PO-0483 Prospective Observational Study Of Doxapram For The Treatment Of Apnea Of Prematurity
  1. J Winter1,
  2. C Bratek1,
  3. B Fekker1,
  4. A Kidszun1,
  5. I Schmidtmann2,
  6. C Whybra1,
  7. E Mildenberger1
  1. 1Department of Neonatology, Children’s Hospital of the University Medical Center of the Johannes Gutenberg University Mainz, Mainz, Germany
  2. 2Institute of Medical Biometry Epidemiology and Informatics, University Medical Center of the Johannes Gutenberg University Mainz, Mainz, Germany

Abstract

Background and aims After the implementation of a local treatment protocol at our NICU, we aimed to systematically evaluate if intubation for apnea of prematurity was avoided by doxapram.

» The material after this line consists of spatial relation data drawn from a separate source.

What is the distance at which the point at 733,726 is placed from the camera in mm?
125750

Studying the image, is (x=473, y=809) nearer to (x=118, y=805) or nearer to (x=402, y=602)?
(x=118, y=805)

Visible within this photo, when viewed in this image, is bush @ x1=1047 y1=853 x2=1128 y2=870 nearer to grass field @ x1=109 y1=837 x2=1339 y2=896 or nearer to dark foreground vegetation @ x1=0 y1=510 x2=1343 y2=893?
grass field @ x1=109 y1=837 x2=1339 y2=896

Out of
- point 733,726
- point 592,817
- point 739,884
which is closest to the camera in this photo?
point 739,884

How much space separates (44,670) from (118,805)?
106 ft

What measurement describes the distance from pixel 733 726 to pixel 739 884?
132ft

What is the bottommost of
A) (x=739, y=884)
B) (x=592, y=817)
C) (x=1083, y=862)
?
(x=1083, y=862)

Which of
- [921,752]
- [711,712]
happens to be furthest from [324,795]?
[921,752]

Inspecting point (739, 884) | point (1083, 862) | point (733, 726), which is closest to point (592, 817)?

We asked, if frequency and severity of apneas were affected and if side effects occurred.

Methods We prospectively analysed all premature infants < 30 weeks treated according to a standardised protocol during 10/2010 to 04/2013. Doxapram was given only, if otherwise intubation had been necessary. We registered the number of apneas, bradycardias, and desaturations, pCO2 and side effects an hour before, at the start of, and during 48 h after onset of treatment.

Results 21 of 66 (31.8%) infants (mean gestational age 25.5 weeks, mean birth weight 705 g) were treated during 2½ years. All of them had been treated with caffeine and CPAP before doxapram was applied. In 13 of 67 (19%) therapy courses, infants were intubated because of persistent apnea during 48 h of doxapram treatment. The frequency of apneas (2.7 vs. 0.2), bradycardias <80/min (1.0 vs. 0.2), and desaturations <80% (3.4 vs. 1.1) per hour decreased. Therapy was ceased in 5 cases because of side effects (gastrointestinal disturbances, seizure, extreme myoclonia).

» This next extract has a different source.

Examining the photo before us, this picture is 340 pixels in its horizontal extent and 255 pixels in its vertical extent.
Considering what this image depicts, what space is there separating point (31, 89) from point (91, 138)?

Conclusions Intubation was avoided in a large proportion of cases. In addition, frequency and severity of apneas diminished. Thus, doxapram seems to be effective. However, in face of side effects and lack of long term outcome data, it should be used with caution. Randomised studies are needed to achieve more information about efficacy and safety.